§ **Data drawn from a collection**:
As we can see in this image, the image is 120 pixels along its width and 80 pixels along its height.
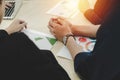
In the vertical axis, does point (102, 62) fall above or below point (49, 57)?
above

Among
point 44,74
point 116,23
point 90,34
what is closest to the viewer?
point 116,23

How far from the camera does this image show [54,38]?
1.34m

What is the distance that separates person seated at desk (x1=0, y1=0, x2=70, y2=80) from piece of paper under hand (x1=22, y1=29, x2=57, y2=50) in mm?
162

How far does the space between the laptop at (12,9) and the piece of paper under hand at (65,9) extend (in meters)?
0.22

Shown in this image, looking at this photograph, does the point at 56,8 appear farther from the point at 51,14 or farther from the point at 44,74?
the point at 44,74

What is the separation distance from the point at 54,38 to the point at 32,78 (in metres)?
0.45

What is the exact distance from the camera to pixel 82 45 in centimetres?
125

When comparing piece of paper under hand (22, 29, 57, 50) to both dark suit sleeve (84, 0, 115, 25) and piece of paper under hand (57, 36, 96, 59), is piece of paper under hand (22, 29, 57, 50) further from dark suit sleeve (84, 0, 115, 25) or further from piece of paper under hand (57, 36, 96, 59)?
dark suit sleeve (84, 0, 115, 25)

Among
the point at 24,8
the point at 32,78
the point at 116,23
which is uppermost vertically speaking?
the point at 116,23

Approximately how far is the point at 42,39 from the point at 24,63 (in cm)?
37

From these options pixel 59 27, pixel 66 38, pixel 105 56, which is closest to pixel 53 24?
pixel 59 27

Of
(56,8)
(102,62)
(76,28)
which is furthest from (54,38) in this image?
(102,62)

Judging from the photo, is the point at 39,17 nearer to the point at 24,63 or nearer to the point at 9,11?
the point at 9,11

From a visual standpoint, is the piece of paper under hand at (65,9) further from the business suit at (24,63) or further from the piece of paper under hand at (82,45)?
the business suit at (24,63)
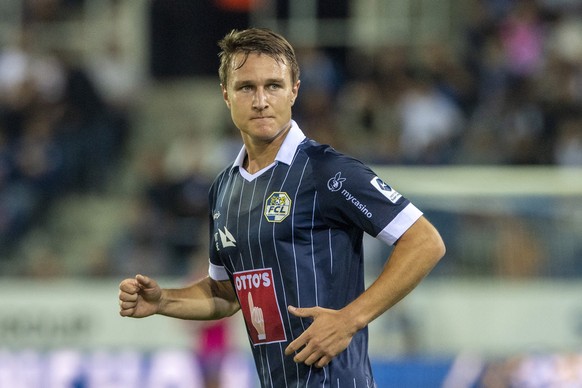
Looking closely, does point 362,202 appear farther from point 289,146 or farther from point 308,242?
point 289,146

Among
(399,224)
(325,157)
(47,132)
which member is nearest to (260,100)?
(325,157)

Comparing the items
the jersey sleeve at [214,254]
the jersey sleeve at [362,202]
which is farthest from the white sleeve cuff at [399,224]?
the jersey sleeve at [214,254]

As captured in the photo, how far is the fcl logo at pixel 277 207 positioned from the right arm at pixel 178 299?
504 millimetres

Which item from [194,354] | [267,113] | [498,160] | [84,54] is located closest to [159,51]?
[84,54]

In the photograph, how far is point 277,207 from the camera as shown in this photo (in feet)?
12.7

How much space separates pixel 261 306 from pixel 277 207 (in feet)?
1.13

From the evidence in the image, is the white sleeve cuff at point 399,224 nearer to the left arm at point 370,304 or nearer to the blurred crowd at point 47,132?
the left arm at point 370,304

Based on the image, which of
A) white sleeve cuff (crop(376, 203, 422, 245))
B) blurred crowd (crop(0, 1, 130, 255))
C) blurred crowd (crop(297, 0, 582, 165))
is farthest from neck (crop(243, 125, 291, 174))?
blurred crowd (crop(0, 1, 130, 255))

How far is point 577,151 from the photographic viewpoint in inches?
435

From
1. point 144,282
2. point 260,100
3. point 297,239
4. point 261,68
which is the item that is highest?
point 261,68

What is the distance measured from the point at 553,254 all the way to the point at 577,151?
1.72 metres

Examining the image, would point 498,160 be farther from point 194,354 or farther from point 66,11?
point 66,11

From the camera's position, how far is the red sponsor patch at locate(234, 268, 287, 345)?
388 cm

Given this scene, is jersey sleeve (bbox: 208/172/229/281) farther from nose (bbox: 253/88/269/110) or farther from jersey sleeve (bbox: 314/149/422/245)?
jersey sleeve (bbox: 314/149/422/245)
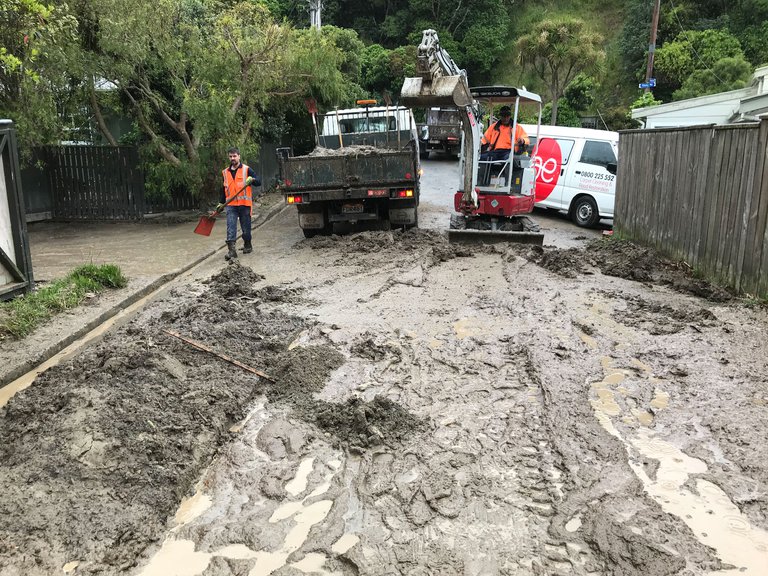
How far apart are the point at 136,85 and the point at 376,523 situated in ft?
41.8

==

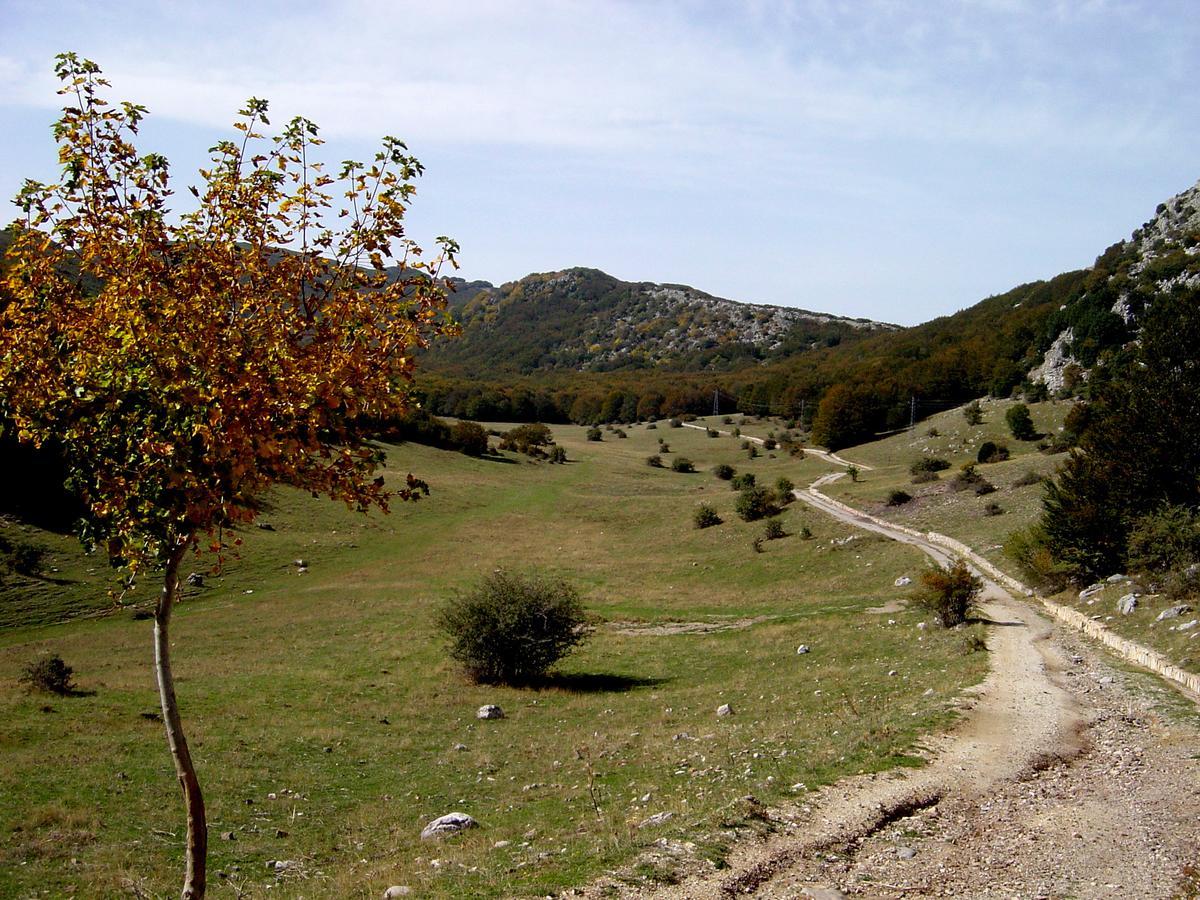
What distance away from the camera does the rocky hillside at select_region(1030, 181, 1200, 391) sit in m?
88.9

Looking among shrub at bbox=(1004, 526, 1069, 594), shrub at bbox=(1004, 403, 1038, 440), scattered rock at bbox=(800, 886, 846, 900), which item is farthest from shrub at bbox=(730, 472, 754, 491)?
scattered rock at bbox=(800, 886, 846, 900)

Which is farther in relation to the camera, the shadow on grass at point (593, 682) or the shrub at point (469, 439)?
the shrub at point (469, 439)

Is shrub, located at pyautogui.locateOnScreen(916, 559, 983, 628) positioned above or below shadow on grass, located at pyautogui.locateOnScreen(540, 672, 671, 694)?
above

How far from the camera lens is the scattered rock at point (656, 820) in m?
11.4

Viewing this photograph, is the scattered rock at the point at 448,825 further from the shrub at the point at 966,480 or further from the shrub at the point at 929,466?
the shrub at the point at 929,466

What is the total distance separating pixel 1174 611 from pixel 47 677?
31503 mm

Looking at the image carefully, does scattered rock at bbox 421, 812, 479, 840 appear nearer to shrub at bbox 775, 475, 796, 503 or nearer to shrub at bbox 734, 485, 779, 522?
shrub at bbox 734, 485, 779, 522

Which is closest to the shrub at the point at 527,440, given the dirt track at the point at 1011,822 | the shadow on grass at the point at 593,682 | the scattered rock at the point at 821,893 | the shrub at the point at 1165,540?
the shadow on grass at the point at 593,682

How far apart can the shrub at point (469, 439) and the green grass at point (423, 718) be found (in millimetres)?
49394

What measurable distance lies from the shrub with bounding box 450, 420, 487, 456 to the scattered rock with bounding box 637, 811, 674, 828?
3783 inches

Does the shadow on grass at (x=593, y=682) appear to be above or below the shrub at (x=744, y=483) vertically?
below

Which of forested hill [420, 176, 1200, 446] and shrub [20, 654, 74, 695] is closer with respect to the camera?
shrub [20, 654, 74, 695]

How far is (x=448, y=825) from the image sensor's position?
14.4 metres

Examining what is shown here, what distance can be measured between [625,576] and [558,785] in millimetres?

--

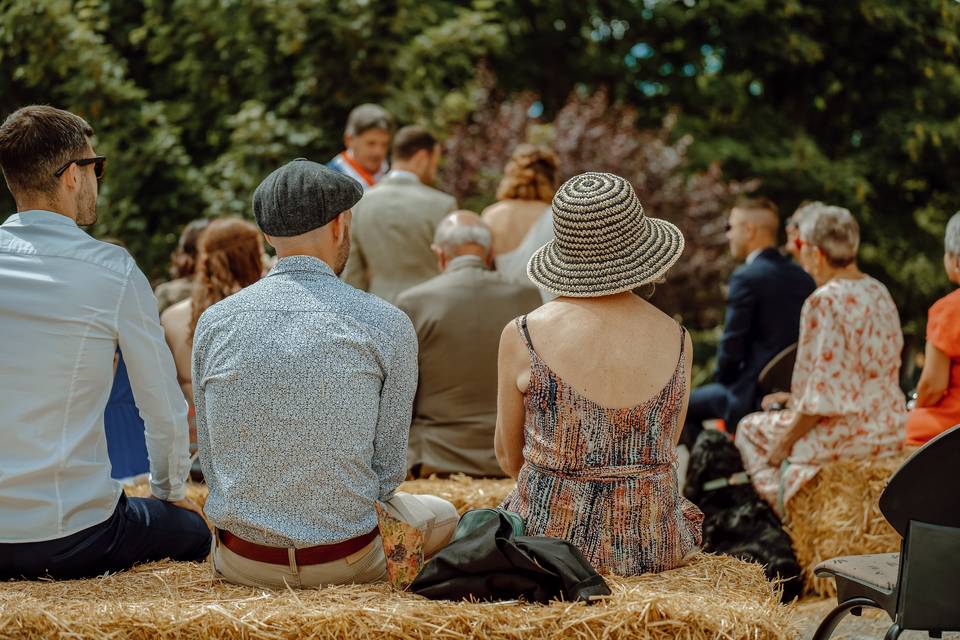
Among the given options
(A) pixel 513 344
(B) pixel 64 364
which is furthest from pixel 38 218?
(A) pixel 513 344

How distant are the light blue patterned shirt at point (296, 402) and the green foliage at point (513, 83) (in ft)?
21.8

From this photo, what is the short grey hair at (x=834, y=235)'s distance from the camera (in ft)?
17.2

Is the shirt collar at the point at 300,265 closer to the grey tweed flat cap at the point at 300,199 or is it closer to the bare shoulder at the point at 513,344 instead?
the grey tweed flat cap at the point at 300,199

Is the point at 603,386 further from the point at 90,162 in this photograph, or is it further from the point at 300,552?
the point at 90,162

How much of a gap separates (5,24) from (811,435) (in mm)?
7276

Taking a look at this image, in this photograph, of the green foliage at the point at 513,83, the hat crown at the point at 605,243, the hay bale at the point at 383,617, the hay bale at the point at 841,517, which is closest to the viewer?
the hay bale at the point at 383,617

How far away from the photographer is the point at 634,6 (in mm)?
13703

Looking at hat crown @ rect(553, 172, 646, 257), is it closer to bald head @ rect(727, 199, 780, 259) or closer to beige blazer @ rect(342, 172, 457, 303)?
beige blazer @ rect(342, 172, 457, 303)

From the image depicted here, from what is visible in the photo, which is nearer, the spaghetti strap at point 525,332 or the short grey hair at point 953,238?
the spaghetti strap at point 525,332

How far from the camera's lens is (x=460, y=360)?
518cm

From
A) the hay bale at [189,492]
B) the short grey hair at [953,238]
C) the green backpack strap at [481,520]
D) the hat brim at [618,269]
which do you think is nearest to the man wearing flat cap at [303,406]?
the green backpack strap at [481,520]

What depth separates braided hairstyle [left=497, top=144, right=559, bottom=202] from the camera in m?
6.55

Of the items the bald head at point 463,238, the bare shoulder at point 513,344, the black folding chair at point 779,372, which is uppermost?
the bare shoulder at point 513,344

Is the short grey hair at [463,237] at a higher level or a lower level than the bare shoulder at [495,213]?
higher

§ **Exercise task**:
Substitute "camera's position" for "image sensor's position" in everything from the line containing "How far is (x=448, y=825)" down to the line containing "14.4 metres". Return only those lines, with nothing else changed.

§ **Written response**:
How far is (x=448, y=825) from the camera's position?
14.4 metres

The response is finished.